Demolition cost of burned building given
Estimates range from $145K to $254K
GLOVERSVILLE — The Common Council on Tuesday reviewed proposals from two contractors to demolish and remove debris from the former JBF Industries tannery property that was severely damaged by fire on Feb. 10.
Fire broke out at the abandoned warehouse at 41 W. 11th Ave. around 7:30 a.m. Feb. 10. City firefighters, assisted by other area fire units, spent most of the day getting the fire under control. No one was hurt fighting the blaze.
The Gloversville Police Department, in conjunction with the Gloversville Fire Department, the Fulton County Office of Emergency Management, and the state Office of Fire Prevention and Control, have been investigating what they called a “suspicious” fire that started sometime in the early morning.
Arson has not been ruled out as a probable cause.
Gloversville Fire Chief Thomas Groff delivered the proposals for demolition to the Common Council that the city received in response to a published request. Groff said that he also emailed six or seven area contractors to notify them of the city’s request for proposals. The city received three responses, however, one contractor was not qualified to handle the asbestos that was identified on site prior to the fire.
The qualified proposals came from Dan’s Hauling & Demo of Wynantskill for a total cost of $253,625 and Pereene Contracting of Amsterdam for a total cost of $144,625.
The demolition would include about four to five structures that were involved in the fire and were left unstable. The main tannery, physical plant and water treatment facilities would be included in the demolition. Three undamaged buildings would remain in tact on site.
City Attorney Anthony Casale pointed out to the council that the difference between the bids is about $110,000.
One factor contributing to the large price difference is the estimated tonnage of debris that will be removed from the site. Dan’s Hauling estimated 1,750 tons of debris would be removed while Pereene estimated the amount at 1,200 tons. This figure factors into the other itemized estimates provided in the proposals.
“It’s really an arbitrary guess, because they’re just looking at a pile and trying to figure out from rudimentary judgment what it could be,” Groff said. “Both of them were scratching their heads, because there is quite a big mess.”
Additionally, Dan’s Hauling estimated county tipping fees at $43,750, air monitoring costs of $21,875, contractor’s fees of $188,000 and six to eight weeks for site cleanup. Pereene estimated $30,000 for county tipping fees, $15,625 for air monitoring, $99,000 for contracting and five weeks for cleanup.
The Fulton County Board of Supervisors voted to reduce landfill tipping fees during the Feb. 12 meeting from $75 per ton fee to $25 per ton for demolition debris from the site of the fire, that fee reduction was factored into the proposals.
Fourth Ward Councilman Steven Smith and First Ward Councilwoman Marcia Weiss questioned what figures could change if the council approved one of the proposals.
According to Groff the amounts and fees surrounding tonnage and air monitoring could change. The cost of air monitoring due to the presence of asbestos on site is $625 per day. Groff said that the timeline and the contracting fees included in the proposals would remain the same.

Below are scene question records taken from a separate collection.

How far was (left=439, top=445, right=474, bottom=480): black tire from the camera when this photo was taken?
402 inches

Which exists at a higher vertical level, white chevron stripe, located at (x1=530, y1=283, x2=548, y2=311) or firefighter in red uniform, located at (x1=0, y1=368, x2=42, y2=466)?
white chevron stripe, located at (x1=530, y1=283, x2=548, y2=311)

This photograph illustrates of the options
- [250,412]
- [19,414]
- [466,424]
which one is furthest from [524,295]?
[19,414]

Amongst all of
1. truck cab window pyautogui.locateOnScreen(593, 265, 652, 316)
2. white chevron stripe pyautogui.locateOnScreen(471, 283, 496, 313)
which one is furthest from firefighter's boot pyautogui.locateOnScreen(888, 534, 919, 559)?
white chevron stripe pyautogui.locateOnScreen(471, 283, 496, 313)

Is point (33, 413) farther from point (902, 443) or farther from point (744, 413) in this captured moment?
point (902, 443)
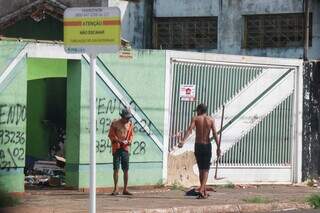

“It looks like Pereene’s possibly, if we use the same numbers as Dan’s, would go up maybe $21,000 to $22,000,” Weiss said.
Groff noted that Pereene has done demolition work in the city before and has all of the necessary certifications.
Also included in the proposals was an additional estimate for demolishing another building on site that was partially collapsed before last month’s fire and a three to four story stairwell that does not lead anywhere as the building it was attached to burned away. Dan’s Hauling estimated the cost of demolishing the additional structure at $7,500 and Pereene estimated the cost at $4,000.
Groff said that the council could decide if they wanted to add this service if they moved forward with the proposals.
When asked where the funds to cover the cost of demolition would come from, city Finance Commissioner Tammie Weiterschan said that there was about $25,000 in the budget for cleanup and the remainder would come from the city’s contingency budget. Weiterschan said that the contingency budget for 2018 is $375,000.
The council members noted that any expenditure of contingency funds would need to be replaced for the 2019 city budget. Sixth Ward Councilman Wrandy Siarkowski then asked if there was any possibility of the city recouping the cost of cleanup if the council decided to move forward with a proposal.
Casale said that the property was in an exempt status and the corporation had been dissolved. He noted that the city could make an effort to collect repayment for the cleanup, but he said that he would not make a comment in public “about the prospect of realizing any dollars from that effort.”
Third Ward Councilwoman Betsy Batchelor raised questions surrounding the council’s responsibility for the building.
“I would hesitate to throw any more money at it unless we have a clear line of ownership,” Batchelor said. “I’m not comfortable voting on what you’re suggesting until some of those questions are answered.”
The council members agreed that they had unresolved questions, Mayor Dayton King and Casale said that the discussion of ownership should be discussed in executive session.
“At the end of the of the day we have a building that burned, we still maintain control of the building and we have some cost figures of what it would cost to clean it up,” King said.
The council did not take action on the proposals during the meeting.